**** 所给文本 ****
看了许多blog,不想翻源码。说来说去,就是要继承torch.utils.data.Dataset,override三个函数,分别是__len__、__getitem__、__init__。如果你做分类问题,那么getitem函数不仅返回x,还要返回label。
我自己用了ICU的adult数据集,预处理和清洗数据都要自己做。
简单贴一下我的set,我在init里面做了对原数据的变动。
import torch
import torch.utils.data.dataset
import torch.nn.modules
import torch.nn
import torch.nn.functional as F
from torch.utils.tensorboard import SummaryWriter
NUM_OF_TEST_SET=2000
NUM_OF_PARTY=5
PARTY_DATA=6000
NUM_OF_ALL_DATA=32561
NUM_OF_FEATURE=14#NOT including label.
def get_num_correct(preds,labels):
return preds.argmax(dim=1).eq(labels).sum().item()
class Net(torch.nn.Module):
def __init__(self,NF,NH1,NH2,NO):
super(Net,self).__init__()
self.layer1=torch.nn.Linear(NF,NH1)
self.layer2=torch.nn.Linear(NH1,NH2)
self.out=torch.nn.Linear(NH2,NO)
def forward(self, x):
x=F.relu(self.layer1(x))
x=F.relu(self.layer2(x))
x=self.out(x)
return x
class MySet(torch.utils.data.Dataset):
def __init__(self,PATH):
self.RawData = []
self.Data = []
self.GetClass = {}
self.SecondFeatureMin = 12285
self.SecondFeatureMax = 1484705
self.Second = self.SecondFeatureMax - self.SecondFeatureMin
self.LoadData(PATH)
****
▶ _练习组成_
**1)** 按照这段关于自定义 PyTorch 数据集的文本,需要重写哪三个函数?
**2)** 用两句话概括这段关于自定义 PyTorch 数据集的文本。
**3)** 接着这段关于自定义 PyTorch 数据集的文本往下续写。
**** 数据摘录 ****
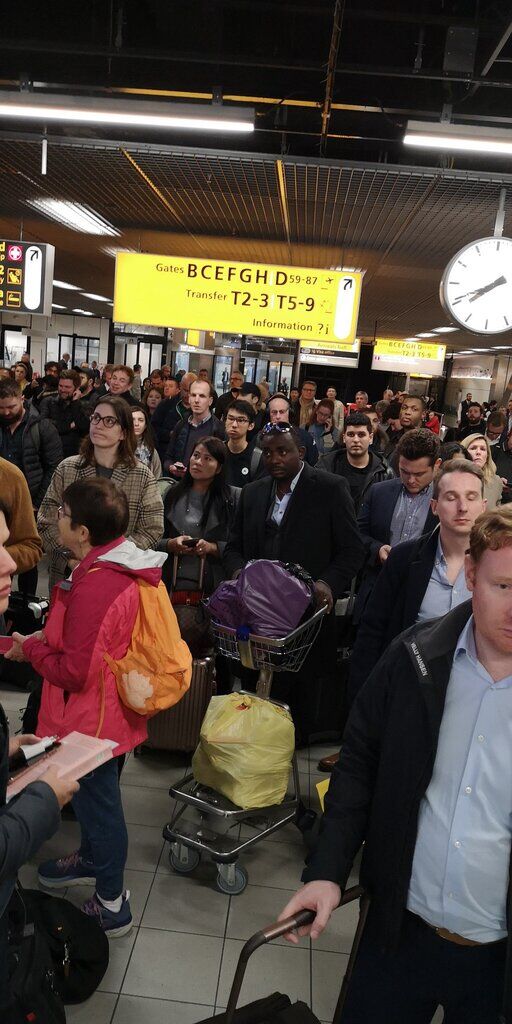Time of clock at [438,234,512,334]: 7:40
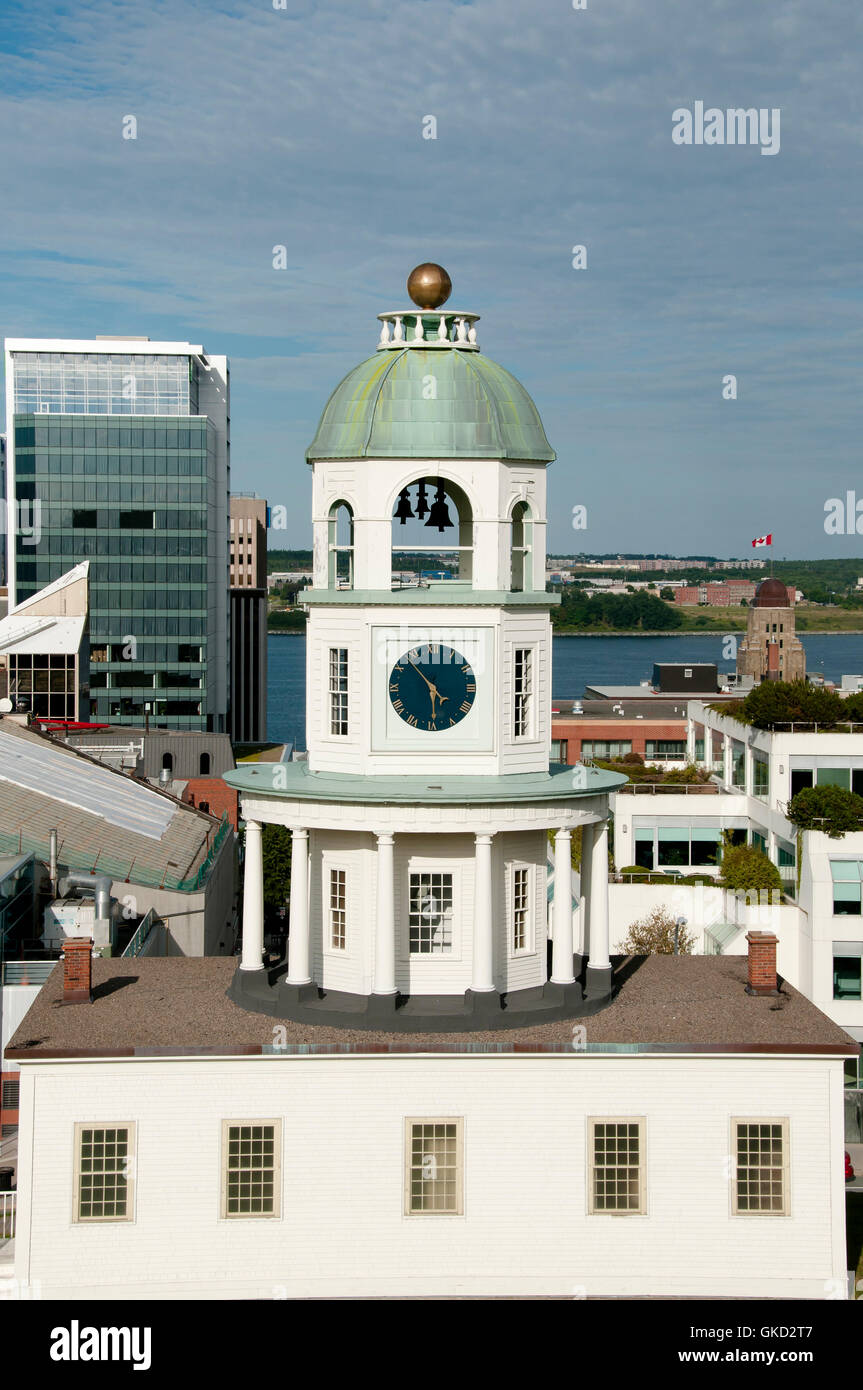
****
▶ _逐题答案_
**1)** __len__、__getitem__ 和 __init__。

**2)** 自定义数据集要继承 torch.utils.data.Dataset,并重写 __len__、__getitem__ 和 __init__ 三个函数;做分类问题时,__getitem__ 除了返回 x 还要返回 label。作者使用 adult 数据集,自己完成预处理和清洗,并在 __init__ 中改动了原始数据。

**3)**
self.WashData()
def LoadData(self, PATH):
with open(PATH, 'r') as f:
for line in f:
self.RawData.append([thing.strip() for thing in line.split(',')])
self.RawData = self.RawData[:-1]
def WashData(self):
attribute = len(self.RawData[0])
index = 0
while index < attribute:
cnt = 0
temp = [line[index] for line in self.RawData]
for item in temp:
if item not in self.GetClass:
self.GetClass[item] = cnt
cnt += 1
index += 1
self.NUMOFFEATURE = index
for line in self.RawData:
t = []
for j, f in enumerate(line):
if j == 0:
t.append(float(f) / 10)
elif j == 2:
t.append(round(float(f) / self.Second, 4))
elif j == 10 or j == 11:
t.append(float(f) / 2000)
elif j == 12:
t.append(float(f) / 10)
elif j == 14:
t.append(self.GetClass[f])
else:
t.append(self.GetClass[f] / 10)
self.Data.append(t)
def __len__(self):
return len(self.RawData)
def __getitem__(self, index):
return torch.tensor(self.Data[index][:-1],dtype=torch.float), \
self.Data[index][-1]
#[1,0] if self.Data[index][-1] is 1 else [0,1]
if __name__=="__main__":
file_path= r'data-source\adult.csv'
train_set=MySet(file_path)
train_loader = torch.utils.data.DataLoader(train_set, batch_size=1000, shuffle=True)
network = Net(14, 10, 9, 2)
optimizer = torch.optim.SGD(network.parameters(), lr=0.01)
x,y=next(iter(train_loader))
print(x,y)
然后是训练一下,接着main函数写下来。我直接用tensorboard可视化,看上去没什么问题。
if __name__=="__main__":
file_path= r'data-source\adult.csv'
train_set=MySet(file_path)
train_loader = torch.utils.data.DataLoader(train_set, batch_size=1000, shuffle=True)
network = Net(14, 10, 9, 2)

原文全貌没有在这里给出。